If you live in or around Brighton & Hove, one of the biggest events of the year is Burning The Clocks. Thousands of people mark the darkest day of the year with a beautiful procession of lights through the city centre, contemplating what is no longer and looking forwards to the future. The streets are awash with the sight of the community bringing paper lanterns out onto the streets, each marked with poignant messages, in a modern tradition which provides a thoughtful counter to the excesses of the Christmas season.

The procession culminating with a huge fire on the pebbles of Brighton’s beach has led a few people to speculate the event’s foundations are in pagan tradition. But Rob Batson, from organisers Same Sky, tells me that’s wide of the mark.

“It's funny, really. We do get that label, but we've never described it ourselves as that or even aspired to it. I think people just assume it is, because we place it on the Winter Solstice.” There's so many Solstice traditions, perhaps people just assume it fits in with those. But by design it stands as a unique event, with no basis in established practice or religious custom.

▶ **SUPPLIED RECORDS**:
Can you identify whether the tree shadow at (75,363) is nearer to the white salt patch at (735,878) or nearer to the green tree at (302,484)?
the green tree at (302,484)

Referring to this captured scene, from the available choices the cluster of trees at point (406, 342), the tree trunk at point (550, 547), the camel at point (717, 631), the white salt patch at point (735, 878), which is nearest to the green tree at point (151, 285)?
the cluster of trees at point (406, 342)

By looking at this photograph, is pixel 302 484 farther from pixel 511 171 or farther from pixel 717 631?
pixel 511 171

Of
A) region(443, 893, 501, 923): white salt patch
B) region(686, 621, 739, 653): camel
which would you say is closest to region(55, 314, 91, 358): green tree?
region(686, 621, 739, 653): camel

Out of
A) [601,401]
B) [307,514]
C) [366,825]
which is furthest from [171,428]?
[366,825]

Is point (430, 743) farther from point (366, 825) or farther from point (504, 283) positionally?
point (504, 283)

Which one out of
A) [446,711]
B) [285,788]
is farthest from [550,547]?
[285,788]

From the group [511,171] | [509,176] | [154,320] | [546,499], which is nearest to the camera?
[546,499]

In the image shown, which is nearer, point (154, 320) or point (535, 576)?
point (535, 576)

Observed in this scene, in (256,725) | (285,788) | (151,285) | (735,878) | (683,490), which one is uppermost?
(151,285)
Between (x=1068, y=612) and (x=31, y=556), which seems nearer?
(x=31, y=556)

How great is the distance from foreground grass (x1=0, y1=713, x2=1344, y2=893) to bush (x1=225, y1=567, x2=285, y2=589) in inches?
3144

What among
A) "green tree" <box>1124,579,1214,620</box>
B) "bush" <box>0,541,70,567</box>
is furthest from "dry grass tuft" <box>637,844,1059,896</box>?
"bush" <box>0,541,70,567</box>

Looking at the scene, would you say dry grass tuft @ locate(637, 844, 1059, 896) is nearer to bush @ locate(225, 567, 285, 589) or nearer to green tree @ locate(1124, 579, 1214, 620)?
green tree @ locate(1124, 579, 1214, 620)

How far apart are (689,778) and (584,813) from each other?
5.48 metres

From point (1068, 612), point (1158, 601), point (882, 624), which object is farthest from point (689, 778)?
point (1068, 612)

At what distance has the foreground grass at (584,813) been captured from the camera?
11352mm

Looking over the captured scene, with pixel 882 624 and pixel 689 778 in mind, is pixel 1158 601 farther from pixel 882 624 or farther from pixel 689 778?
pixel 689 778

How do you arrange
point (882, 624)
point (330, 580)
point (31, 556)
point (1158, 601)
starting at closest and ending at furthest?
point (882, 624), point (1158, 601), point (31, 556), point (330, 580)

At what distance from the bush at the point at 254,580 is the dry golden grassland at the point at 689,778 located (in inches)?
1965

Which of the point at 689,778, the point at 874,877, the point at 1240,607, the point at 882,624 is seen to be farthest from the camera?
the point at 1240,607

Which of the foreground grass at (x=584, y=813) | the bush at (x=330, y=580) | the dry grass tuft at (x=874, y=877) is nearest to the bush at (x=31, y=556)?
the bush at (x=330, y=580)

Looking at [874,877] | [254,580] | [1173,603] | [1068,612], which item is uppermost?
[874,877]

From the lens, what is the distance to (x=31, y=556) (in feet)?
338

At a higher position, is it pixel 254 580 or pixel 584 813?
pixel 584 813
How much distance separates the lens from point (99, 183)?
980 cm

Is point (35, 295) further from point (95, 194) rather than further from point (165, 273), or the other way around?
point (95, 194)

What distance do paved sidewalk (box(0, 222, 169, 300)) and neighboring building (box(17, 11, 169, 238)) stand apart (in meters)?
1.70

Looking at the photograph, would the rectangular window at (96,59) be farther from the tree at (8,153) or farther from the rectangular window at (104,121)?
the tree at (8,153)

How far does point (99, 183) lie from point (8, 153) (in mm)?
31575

▶ **INSTRUCTION**: In the Burning The Clocks passage, why do some people assume the event is pagan? Answer in one to three sentences. The entries aren't needed for this.

▶ **CORRECT OUTPUT**: The procession ends with a huge fire on the pebbles of Brighton's beach, which has led a few people to speculate about pagan foundations. Rob Batson of Same Sky thinks people assume this because the event is held on the Winter Solstice, which has many traditions it might seem to fit in with.